# PASSAGE TO READ

All these differences between IT vs LIP are in the territory, not the map. So I definitely agree that “the distinction [between seeing and vague-sense-of-presence] isn’t just that we happen to call them by different labels”. They’re different like how the concept “hand” is different from the concept “foot”—a distinction on the map downstream of a distinction in the territory.
Right, and I agree that this makes it apriori plausible that they could account for the differences in how people talk about, e.g., vivid seeing vs. intangible intuitions. But it doesn't prove that they do, it only shows that this is the kind of explanation that, on first glance, looks like it could work. To actually solve the meta problem, you still have to do the work of explaining all the properties of introspective reports, which requires going into a lot of detail.
As of above, this is the only claim I was making -- I'm not saying any of these issues are provably impossible with your approach, I'm only saying that your approach hasn't provided a full solution yet. (And that I genuinely think most of the difficulty happens to be in these still unaddressed details; this was the point of the carrot/plant analogy.)
I think that’s compatible with my models, because those meditators still have a cortex, in which patterns of neurons can be firing or not firing at any particular time. And that’s the core aspect of the “territory” which corresponds to “conscious awareness” in the “map”. No amount of meditation, drugs, etc., can change that.
Fair enough, but I think it does show that free will isn't that central of a piece.

# PROBLEM TO WORK ON
Copy out the whole forum exchange above about the map and the territory, word for word.

# RECORD EXTRACTS

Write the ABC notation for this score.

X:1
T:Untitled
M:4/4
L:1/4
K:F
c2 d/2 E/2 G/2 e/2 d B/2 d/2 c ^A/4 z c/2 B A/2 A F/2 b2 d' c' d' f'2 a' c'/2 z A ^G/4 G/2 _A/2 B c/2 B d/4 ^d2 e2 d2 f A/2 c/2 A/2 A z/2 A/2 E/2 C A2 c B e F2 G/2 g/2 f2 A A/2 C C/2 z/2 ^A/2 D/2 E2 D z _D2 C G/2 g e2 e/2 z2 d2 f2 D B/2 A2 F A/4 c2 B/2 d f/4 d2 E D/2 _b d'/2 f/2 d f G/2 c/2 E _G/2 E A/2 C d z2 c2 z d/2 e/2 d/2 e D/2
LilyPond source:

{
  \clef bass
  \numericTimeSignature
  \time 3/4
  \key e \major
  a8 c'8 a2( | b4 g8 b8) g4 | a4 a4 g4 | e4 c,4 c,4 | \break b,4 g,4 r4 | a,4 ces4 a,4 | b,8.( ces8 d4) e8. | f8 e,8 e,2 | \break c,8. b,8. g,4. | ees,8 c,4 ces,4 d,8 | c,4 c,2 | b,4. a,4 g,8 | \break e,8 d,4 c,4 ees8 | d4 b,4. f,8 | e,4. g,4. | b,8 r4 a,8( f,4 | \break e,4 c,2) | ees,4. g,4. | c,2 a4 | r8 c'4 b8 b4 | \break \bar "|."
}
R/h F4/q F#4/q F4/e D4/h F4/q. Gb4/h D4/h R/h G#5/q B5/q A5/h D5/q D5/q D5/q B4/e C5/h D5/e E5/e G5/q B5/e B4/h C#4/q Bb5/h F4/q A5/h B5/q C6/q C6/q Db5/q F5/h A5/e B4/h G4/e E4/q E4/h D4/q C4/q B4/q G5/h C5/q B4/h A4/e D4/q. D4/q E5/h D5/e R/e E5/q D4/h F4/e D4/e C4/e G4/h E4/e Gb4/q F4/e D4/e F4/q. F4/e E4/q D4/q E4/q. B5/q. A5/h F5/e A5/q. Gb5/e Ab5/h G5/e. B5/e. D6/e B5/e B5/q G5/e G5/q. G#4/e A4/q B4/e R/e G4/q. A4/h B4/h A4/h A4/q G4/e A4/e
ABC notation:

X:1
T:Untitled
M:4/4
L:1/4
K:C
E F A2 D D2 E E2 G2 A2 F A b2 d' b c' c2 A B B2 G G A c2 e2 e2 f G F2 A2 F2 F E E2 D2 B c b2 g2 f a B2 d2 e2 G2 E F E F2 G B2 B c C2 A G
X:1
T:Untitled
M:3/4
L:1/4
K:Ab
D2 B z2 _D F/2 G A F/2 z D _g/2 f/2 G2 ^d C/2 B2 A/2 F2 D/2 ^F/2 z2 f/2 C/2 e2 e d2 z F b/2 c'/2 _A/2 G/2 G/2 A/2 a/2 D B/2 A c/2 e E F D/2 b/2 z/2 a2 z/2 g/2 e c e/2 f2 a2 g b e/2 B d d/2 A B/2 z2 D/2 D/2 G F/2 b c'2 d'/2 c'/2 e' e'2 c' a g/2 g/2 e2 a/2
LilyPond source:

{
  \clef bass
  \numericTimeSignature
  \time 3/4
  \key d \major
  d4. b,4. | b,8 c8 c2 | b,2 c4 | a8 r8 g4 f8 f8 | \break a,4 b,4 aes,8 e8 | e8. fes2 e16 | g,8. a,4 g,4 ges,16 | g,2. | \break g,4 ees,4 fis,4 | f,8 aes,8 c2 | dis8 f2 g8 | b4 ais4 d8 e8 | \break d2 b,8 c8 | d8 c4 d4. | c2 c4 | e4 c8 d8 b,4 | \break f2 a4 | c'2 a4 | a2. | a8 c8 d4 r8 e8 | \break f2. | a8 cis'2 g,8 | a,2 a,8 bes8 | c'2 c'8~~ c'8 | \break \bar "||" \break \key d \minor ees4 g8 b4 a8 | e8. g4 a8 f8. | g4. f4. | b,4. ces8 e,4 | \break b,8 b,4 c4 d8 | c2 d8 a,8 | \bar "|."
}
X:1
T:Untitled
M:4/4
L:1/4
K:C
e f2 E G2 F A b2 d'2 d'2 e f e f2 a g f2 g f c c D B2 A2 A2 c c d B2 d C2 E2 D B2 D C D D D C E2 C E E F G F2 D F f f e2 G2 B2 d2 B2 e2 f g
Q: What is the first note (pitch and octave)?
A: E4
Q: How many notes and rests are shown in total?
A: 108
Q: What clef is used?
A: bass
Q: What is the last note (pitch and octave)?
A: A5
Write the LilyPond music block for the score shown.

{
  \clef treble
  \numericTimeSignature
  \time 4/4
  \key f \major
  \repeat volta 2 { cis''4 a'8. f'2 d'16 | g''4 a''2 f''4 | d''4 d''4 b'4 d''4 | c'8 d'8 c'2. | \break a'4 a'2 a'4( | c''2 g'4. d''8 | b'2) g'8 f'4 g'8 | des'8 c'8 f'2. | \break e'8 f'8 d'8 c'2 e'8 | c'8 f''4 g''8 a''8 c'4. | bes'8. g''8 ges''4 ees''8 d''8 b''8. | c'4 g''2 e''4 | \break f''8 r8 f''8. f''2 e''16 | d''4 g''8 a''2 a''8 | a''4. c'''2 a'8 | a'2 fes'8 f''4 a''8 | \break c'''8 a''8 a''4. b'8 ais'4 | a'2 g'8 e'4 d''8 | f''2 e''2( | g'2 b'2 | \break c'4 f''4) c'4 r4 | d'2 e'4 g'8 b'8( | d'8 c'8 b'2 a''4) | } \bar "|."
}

# SOLUTION TO THIS EXERCISE
All these differences between IT vs LIP are in the territory, not the map. So I definitely agree that “the distinction [between seeing and vague-sense-of-presence] isn’t just that we happen to call them by different labels”. They’re different like how the concept “hand” is different from the concept “foot”—a distinction on the map downstream of a distinction in the territory.
Right, and I agree that this makes it apriori plausible that they could account for the differences in how people talk about, e.g., vivid seeing vs. intangible intuitions. But it doesn't prove that they do, it only shows that this is the kind of explanation that, on first glance, looks like it could work. To actually solve the meta problem, you still have to do the work of explaining all the properties of introspective reports, which requires going into a lot of detail.
As of above, this is the only claim I was making -- I'm not saying any of these issues are provably impossible with your approach, I'm only saying that your approach hasn't provided a full solution yet. (And that I genuinely think most of the difficulty happens to be in these still unaddressed details; this was the point of the carrot/plant analogy.)
I think that’s compatible with my models, because those meditators still have a cortex, in which patterns of neurons can be firing or not firing at any particular time. And that’s the core aspect of the “territory” which corresponds to “conscious awareness” in the “map”. No amount of meditation, drugs, etc., can change that.
Fair enough, but I think it does show that free will isn't that central of a piece.